Then in Pastor James’s blog (these are his words not mine), he said, “Then it began. When people in the church heard that Kristina’s roommate was pregnant and not married, they started to turn their backs on her. They started to make her feel like she’s not really welcome in their small group anymore. They didn’t really want to do life with her anymore. They didn’t want to sit next to these two ladies in church anymore. In fact, they started to kind of whisper to each other when Kristina and her roommate came in to church together.” (These are his words, not mine.) “Eventually, it got so bad that the pastor of the church came to Kristina and her roommate one day a few weeks after this and said, ‘You know, you’re just not really our type of people around here.’ Kristina and her roommate walked away from church and in Kristina’s words, confused and angry and feeling judged and condemned.”
Kristina and her roommate know exactly what it feels like to be this woman in the Old Testament by the name of Rahab. What we’re doing in this sermon series is, we’re looking at these stories of scandalous grace. We call these things “Oh my God!” moments of the Bible. Now, don’t get the impression that we don’t take the name of the Lord our God seriously. We do. We believe what the Bible teaches in Psalm 139, verse 20. -that anybody who uses the name of God lightly becomes an enemy of God. Because you don’t believe God, you don’t reverence God. You don’t give God the respect that he deserves when TV or the movies just flippantly use his name.
We’re saying that the proper use of this phrase “Oh my God!” is when God’s people, in reverent worship, say, “God, I can’t believe you just did what I read about in the Bible.” There’s a lady by the name of Rahab who is an extraordinarily good example of this sort of this scandalous grace. This is a woman who did wrong, and she knows it. In the midst of it, God reached in and he snatched her back from her mistakes and from her sin, and Rahab teaches us something. These stories of scandalous grace teach us something about God and about the Bible. What they cause us to do is re-examine what it really means to be a good person. Who is really good, or who is not a good person in God’s sight? These stories show us that some people are really easy to love, but let’s just be honest. There are some people who are not that easy to love. Perhaps they were at your house on Thanksgiving Day. Those folks are just hard to be around. They’re kind of unloving people, and the harder they are to love or the more they hurt you, the more challenging it is for you and me to respond the way God responds when he’s been hurt.

*-*-*

→ GIVEN PROBLEM 1: Edit the records from the line containing "What spatial distance separates point 421,570" through the end of the records, replacing "camera" with "observer" and leaving everything else unchanged.
The sermon excerpt above and the records that follow are unrelated material.

→ LISTING:
*-*-*

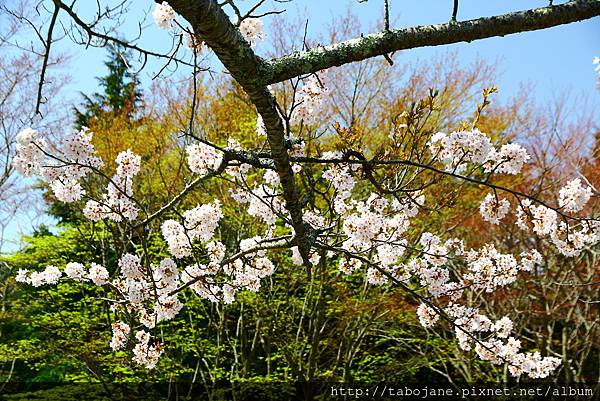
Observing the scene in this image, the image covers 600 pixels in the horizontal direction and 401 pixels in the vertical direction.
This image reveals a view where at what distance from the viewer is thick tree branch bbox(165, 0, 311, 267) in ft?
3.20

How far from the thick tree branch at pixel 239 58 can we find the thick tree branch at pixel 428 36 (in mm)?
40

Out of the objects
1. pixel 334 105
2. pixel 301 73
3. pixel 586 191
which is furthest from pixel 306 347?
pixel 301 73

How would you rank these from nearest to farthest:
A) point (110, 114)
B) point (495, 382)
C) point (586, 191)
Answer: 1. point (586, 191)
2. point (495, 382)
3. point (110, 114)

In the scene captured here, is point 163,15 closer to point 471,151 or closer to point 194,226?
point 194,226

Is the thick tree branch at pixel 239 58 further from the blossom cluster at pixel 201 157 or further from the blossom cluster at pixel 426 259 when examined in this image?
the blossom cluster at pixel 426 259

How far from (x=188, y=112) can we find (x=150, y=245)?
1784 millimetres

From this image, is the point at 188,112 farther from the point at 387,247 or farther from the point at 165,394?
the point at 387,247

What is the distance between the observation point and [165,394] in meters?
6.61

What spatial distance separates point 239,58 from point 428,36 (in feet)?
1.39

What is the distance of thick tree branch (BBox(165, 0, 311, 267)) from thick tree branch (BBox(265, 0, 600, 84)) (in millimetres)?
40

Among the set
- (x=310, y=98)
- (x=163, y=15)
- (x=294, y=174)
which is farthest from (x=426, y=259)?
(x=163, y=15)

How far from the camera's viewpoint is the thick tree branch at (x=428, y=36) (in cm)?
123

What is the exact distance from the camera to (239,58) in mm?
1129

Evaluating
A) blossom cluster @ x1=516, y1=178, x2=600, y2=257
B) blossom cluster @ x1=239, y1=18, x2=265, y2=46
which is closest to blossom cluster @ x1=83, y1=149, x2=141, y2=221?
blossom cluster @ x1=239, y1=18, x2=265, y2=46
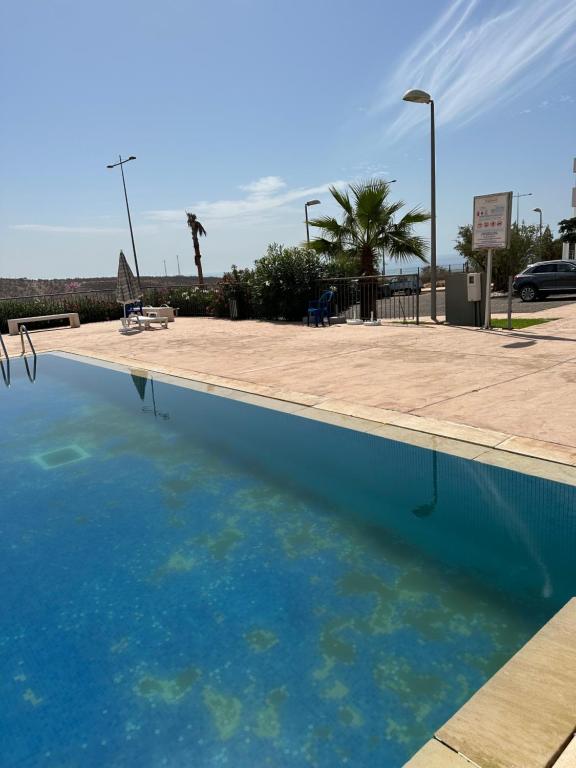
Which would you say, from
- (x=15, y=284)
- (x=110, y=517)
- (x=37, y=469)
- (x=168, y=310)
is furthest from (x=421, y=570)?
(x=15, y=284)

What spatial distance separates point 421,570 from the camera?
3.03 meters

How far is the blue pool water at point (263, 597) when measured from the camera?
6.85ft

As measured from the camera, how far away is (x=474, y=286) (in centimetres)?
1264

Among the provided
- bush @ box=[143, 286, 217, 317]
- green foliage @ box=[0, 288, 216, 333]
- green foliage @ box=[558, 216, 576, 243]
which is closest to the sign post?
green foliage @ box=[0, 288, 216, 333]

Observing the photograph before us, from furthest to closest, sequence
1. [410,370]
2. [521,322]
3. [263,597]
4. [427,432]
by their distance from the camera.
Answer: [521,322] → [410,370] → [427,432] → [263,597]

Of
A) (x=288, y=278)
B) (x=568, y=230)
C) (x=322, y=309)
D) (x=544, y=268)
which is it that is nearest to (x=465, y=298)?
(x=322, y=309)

*-*-*

→ GIVEN PROBLEM 2: Which psalm and verse does the sermon excerpt cite about using the name of God lightly?

→ WRITTEN RESPONSE 1:
What spatial distance separates point 421,570 from the observer?
3.03 meters

How far is the blue pool water at point (263, 597) when measured from the observer?
6.85ft

As measured from the observer, how far away is (x=474, y=286) (in centimetres)?
1264

Among the provided
- bush @ box=[143, 286, 217, 317]
- green foliage @ box=[0, 288, 216, 333]
- green foliage @ box=[558, 216, 576, 243]
which is closest to the sign post?
green foliage @ box=[0, 288, 216, 333]

Observing the photograph before us, from furthest to closest, sequence
1. [410,370]
2. [521,322]
3. [263,597]
4. [427,432]
by their distance from the observer.
Answer: [521,322] → [410,370] → [427,432] → [263,597]

Of
A) (x=288, y=278)
B) (x=568, y=230)
C) (x=322, y=309)
D) (x=544, y=268)
which is it that is nearest to (x=465, y=298)?
(x=322, y=309)

→ WRITTEN RESPONSE 2: Psalm 139, verse 20.